» REQUIRED TASKS:
A – In the Terminal ligature how-to below, which terminal app is said to show the ligatures fine?
B – Reproduce a passage of the Terminal ligature how-to below, starting with "Use the OpenType" and going on through "supports OpenType features.".
C – Write what comes next in the Terminal ligature how-to below, picking up after its final sentence.

Problem

Users of your monospace typeface are politely complaining about ligatures not showing up in Terminal.app (but iTerm2 works fine).

 

Solution

Use the OpenType contextual alternatives feature instead of standard ligatures and they’ll be forced to show up.

 

Here’s How

I’m using Glyphs but it should work for any font editor that supports OpenType features.

 

Step 1: Disable your standard ligatures.

disable_ligatures

Step 2: Write your contextual alternatives (listed as calt)

enable_calt

Note that we’re adding a dummy glyph here called LIG that’s just an empty glyph, because we need the cursor in the terminal to function as though there were two glyphs instead of one when we’re replacing, for example, two equals with one equal_equal ligature. This is how Fira Code does it, as demonstrated in the source code here.

Also note that single quotes in the OpenType syntax denote the substitution target, source here. In other words, sub colon' equal by LIG means “If you see a colon and an equal together, substitute the colon with the glyph LIG”.

» SUPPLIED MATERIAL:
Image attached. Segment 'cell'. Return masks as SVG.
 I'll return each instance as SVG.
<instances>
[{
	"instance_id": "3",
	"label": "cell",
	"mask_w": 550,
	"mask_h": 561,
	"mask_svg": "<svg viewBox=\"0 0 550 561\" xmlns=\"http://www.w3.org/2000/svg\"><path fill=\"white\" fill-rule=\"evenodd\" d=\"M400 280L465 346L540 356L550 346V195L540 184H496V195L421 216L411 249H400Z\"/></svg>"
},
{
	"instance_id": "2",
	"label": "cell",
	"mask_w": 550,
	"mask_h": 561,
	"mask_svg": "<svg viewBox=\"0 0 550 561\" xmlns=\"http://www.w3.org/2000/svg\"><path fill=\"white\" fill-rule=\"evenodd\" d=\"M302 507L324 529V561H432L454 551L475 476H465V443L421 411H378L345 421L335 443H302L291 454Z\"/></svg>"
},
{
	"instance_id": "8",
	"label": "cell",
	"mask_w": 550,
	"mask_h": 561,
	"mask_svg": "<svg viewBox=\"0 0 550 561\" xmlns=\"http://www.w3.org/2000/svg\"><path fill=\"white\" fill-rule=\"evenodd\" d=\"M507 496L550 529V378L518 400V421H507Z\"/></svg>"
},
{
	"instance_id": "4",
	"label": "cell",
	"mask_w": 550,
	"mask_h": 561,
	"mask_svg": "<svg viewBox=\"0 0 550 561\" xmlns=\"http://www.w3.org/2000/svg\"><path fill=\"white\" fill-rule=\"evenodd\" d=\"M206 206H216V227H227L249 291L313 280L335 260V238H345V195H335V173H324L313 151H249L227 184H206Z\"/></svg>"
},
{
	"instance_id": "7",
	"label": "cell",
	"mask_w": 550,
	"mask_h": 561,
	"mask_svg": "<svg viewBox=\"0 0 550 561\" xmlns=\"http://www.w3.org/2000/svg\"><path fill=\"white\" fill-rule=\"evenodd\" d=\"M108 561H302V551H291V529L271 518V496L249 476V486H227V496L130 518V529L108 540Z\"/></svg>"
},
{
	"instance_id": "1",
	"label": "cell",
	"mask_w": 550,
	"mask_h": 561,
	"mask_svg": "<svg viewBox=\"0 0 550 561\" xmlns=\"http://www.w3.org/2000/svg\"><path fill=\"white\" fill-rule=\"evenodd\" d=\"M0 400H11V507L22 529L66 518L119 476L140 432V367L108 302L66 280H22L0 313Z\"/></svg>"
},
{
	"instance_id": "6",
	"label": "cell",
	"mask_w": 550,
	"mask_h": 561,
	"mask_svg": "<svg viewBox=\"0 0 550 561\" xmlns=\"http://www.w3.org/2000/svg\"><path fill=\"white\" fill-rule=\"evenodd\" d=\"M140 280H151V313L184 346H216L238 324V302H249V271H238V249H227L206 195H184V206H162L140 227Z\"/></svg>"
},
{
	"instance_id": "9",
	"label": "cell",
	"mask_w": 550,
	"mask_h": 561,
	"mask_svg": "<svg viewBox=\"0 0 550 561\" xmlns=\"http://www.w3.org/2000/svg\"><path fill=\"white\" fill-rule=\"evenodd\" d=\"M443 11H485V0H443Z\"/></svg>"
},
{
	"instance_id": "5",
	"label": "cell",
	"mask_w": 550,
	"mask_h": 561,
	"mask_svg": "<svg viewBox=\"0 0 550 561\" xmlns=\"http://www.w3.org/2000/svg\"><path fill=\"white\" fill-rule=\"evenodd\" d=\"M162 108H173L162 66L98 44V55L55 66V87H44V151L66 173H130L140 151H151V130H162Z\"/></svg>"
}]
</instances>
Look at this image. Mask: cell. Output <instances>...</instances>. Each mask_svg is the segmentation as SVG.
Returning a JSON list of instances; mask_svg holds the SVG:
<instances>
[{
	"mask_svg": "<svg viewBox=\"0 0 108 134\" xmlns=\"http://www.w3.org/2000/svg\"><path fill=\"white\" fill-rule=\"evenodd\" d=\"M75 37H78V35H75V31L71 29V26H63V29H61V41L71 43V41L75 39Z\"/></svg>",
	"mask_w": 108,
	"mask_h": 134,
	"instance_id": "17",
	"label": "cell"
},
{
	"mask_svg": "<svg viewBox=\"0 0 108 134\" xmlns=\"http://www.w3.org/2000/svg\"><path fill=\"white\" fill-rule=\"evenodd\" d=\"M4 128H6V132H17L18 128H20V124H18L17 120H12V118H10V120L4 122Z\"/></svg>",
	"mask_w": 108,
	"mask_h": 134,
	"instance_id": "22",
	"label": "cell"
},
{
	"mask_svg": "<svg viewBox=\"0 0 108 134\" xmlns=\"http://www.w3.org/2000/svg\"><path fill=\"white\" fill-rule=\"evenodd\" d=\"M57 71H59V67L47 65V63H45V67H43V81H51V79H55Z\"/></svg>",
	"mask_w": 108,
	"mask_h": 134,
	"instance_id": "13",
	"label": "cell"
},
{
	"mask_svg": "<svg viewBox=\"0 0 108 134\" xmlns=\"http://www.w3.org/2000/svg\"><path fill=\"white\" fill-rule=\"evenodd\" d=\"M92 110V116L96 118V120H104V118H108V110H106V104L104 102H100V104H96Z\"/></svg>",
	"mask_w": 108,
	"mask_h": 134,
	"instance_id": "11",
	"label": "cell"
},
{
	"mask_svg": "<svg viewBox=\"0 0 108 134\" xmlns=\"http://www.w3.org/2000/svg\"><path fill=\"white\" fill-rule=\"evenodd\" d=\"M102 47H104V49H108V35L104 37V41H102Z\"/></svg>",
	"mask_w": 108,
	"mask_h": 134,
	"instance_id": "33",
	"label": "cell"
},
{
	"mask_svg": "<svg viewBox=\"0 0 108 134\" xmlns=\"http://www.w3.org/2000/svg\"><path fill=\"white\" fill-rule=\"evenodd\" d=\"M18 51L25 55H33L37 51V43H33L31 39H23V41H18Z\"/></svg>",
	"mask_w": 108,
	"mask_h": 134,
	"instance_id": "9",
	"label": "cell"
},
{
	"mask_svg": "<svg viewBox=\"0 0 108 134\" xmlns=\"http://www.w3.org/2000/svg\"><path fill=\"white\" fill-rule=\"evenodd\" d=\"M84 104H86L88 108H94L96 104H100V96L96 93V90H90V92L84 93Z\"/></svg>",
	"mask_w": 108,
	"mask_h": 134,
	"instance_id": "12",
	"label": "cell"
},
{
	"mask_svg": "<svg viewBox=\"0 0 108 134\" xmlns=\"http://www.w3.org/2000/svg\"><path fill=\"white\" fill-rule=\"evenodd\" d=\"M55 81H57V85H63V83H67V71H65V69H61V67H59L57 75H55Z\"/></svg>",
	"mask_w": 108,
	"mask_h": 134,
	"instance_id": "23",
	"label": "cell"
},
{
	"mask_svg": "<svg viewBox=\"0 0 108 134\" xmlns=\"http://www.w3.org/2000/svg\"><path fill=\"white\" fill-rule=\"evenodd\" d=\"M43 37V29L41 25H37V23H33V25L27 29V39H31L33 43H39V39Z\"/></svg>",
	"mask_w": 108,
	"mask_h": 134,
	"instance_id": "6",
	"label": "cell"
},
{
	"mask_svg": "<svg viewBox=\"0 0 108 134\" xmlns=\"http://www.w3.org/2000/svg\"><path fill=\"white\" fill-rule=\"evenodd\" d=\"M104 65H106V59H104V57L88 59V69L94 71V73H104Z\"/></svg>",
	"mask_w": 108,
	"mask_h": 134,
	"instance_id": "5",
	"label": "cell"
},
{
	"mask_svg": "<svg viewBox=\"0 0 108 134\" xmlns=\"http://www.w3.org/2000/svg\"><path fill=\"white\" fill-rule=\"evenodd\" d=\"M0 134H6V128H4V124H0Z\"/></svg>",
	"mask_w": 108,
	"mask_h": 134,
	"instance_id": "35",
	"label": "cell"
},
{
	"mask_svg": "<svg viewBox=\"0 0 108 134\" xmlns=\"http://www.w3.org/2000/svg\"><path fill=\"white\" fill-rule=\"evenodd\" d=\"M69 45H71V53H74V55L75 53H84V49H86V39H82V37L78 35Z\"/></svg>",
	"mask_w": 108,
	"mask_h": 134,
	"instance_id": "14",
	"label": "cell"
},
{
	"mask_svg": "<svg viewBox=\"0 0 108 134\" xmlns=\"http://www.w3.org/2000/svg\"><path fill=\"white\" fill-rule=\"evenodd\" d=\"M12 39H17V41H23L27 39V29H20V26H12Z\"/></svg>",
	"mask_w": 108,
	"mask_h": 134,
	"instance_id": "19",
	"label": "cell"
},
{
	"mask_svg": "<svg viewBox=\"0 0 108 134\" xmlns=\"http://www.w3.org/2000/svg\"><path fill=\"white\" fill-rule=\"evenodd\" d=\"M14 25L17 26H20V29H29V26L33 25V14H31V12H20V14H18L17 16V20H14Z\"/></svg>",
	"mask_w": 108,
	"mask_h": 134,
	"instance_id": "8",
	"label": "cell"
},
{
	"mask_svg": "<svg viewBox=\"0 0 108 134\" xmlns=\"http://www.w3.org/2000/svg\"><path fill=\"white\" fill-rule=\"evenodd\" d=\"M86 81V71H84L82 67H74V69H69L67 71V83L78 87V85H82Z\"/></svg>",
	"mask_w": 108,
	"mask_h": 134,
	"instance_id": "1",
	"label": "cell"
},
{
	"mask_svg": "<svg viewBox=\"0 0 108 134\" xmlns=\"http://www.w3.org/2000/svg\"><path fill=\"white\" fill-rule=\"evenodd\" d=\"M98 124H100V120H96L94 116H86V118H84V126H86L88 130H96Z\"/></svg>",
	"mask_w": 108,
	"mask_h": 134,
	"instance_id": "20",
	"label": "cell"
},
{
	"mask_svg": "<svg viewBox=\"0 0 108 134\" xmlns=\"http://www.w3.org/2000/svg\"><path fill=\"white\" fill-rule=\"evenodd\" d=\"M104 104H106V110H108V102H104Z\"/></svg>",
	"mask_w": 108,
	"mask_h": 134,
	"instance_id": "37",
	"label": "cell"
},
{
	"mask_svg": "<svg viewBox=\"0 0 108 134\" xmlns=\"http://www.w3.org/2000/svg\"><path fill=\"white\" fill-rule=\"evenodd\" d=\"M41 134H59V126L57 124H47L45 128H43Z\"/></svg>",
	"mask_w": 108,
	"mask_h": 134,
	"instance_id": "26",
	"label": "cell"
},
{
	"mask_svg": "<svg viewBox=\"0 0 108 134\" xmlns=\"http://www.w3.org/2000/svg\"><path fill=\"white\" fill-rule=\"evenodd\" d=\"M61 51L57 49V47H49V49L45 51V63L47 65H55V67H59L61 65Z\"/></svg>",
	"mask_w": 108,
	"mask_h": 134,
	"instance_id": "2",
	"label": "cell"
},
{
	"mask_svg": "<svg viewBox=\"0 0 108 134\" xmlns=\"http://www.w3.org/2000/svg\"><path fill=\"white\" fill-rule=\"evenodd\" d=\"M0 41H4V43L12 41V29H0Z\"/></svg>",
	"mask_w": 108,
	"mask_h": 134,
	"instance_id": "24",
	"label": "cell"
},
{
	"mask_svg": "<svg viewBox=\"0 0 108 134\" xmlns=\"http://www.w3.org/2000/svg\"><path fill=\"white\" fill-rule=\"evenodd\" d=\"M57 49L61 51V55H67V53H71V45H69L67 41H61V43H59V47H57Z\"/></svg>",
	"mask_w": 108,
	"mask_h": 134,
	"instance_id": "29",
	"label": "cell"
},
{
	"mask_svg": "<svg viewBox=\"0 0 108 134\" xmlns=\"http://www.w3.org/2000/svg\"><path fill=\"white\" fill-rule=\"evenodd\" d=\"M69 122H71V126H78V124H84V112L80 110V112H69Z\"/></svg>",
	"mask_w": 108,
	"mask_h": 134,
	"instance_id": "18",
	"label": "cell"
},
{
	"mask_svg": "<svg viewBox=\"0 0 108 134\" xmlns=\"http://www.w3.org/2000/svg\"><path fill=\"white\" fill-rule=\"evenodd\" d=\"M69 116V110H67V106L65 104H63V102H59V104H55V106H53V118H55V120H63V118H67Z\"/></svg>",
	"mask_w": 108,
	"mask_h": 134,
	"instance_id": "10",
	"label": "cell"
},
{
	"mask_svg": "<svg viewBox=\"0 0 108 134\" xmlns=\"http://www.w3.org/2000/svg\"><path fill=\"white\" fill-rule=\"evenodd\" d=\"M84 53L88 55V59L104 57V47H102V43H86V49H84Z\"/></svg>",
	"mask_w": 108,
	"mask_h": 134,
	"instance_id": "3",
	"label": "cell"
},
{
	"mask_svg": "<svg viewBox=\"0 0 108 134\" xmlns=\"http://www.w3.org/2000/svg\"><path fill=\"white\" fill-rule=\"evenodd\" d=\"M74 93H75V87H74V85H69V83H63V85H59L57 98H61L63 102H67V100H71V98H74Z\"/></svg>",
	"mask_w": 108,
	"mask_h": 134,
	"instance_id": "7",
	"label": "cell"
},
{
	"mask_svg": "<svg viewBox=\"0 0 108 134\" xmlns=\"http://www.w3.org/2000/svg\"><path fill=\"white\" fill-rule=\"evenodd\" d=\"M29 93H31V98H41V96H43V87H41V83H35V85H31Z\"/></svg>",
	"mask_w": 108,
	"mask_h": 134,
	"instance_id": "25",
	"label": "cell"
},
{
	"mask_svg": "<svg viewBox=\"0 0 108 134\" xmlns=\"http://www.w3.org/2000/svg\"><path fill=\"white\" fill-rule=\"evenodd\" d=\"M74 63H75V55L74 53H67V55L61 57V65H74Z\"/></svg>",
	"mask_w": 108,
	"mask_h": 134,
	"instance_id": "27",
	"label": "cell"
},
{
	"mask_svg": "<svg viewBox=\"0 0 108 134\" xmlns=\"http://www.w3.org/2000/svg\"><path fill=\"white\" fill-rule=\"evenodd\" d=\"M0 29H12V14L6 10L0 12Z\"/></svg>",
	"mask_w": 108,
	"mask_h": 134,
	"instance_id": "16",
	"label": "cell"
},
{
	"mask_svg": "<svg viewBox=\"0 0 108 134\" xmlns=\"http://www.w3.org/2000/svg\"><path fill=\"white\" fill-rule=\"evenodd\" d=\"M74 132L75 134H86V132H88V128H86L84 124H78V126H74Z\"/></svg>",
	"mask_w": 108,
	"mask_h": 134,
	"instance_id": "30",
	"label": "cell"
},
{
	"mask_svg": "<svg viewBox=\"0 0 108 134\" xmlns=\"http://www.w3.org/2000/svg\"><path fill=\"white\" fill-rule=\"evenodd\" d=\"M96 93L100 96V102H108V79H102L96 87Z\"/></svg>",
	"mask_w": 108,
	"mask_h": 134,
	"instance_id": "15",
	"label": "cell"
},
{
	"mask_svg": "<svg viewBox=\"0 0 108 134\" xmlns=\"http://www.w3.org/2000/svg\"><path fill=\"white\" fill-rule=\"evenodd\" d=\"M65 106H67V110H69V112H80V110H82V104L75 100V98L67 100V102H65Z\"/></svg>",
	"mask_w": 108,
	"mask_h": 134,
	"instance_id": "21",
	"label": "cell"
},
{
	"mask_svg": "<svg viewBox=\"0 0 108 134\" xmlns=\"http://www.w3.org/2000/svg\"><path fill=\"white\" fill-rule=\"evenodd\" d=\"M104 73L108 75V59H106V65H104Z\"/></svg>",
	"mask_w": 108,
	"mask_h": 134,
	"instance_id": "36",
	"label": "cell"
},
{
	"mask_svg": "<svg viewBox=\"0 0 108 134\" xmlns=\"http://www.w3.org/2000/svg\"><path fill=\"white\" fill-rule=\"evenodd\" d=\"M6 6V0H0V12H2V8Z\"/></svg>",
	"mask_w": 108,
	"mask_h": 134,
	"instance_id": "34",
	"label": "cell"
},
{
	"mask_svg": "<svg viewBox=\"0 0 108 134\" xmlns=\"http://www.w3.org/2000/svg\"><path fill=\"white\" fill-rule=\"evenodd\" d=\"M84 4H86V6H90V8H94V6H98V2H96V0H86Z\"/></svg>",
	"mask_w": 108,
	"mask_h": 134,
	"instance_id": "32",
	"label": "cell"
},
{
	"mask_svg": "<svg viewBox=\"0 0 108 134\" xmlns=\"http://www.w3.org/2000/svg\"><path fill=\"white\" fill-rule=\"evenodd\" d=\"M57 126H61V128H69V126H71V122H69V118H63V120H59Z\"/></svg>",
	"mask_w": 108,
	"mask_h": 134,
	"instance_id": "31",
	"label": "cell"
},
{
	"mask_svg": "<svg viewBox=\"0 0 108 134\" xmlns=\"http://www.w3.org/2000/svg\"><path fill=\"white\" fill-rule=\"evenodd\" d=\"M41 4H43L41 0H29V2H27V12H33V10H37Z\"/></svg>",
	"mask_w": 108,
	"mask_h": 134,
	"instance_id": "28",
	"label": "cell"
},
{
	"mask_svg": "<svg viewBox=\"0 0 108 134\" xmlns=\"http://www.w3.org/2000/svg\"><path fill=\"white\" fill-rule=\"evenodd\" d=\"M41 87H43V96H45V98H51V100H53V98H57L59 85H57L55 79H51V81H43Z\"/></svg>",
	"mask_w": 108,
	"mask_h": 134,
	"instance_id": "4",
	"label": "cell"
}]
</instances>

» RESPONSES TO THE TASKS:
A – iTerm2

B –
Use the OpenType contextual alternatives feature instead of standard ligatures and they’ll be forced to show up.

 

Here’s How

I’m using Glyphs but it should work for any font editor that supports OpenType features.

C –
Step 3: Adjust the side bearings of your ligature glyphs

This is what it looks like when we’ve just finished step two.

pre_adjusting_side_bearing

Adjust the left side bearing of each of your ligatures and you’re done.

after_adjusting_side_bearing

 

Font Cache Problem On MacOs

If after the changes you’ve made the ligatures still aren’t showing up in Terminal.app, it may be due to the operating system caching your font. I recommend changing the name of your font in the testing phase. More solutions here.

 

This github issue helped me figure out the solution. Also note that the repo owner ordered a book just for this issue (as far as I can tell), very cool.